### WHAT IS EXPECTED
Quote the records below word for word, from the first line to the last.

▼▼▼

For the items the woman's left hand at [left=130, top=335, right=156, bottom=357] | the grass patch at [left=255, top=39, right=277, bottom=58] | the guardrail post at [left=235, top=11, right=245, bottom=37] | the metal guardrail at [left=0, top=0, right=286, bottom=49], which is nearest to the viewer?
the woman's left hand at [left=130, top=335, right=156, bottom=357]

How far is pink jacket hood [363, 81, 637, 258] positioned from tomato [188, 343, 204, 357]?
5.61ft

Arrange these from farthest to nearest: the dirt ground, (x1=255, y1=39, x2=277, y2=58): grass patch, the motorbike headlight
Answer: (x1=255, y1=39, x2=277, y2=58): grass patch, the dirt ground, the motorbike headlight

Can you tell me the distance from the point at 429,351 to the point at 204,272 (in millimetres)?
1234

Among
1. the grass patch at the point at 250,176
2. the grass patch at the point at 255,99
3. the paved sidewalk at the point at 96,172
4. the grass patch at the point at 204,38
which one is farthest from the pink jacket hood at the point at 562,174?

▲▲▲

### RESPONSE BELOW
For the items the woman's left hand at [left=130, top=335, right=156, bottom=357] | the grass patch at [left=255, top=39, right=277, bottom=58] | the guardrail post at [left=235, top=11, right=245, bottom=37] | the metal guardrail at [left=0, top=0, right=286, bottom=49], which is nearest to the viewer?
the woman's left hand at [left=130, top=335, right=156, bottom=357]

How far is pink jacket hood [363, 81, 637, 258] positioned from tomato [188, 343, 204, 357]?
5.61ft

Arrange these from farthest to nearest: the dirt ground, (x1=255, y1=39, x2=277, y2=58): grass patch, the motorbike headlight
Answer: (x1=255, y1=39, x2=277, y2=58): grass patch, the dirt ground, the motorbike headlight

Can you tell me the distance from the point at 429,351 to the point at 204,272 (in millimetres)?
1234

Among
1. the grass patch at the point at 250,176
2. the grass patch at the point at 255,99
3. the paved sidewalk at the point at 96,172
4. the grass patch at the point at 204,38
which one is farthest from the pink jacket hood at the point at 562,174?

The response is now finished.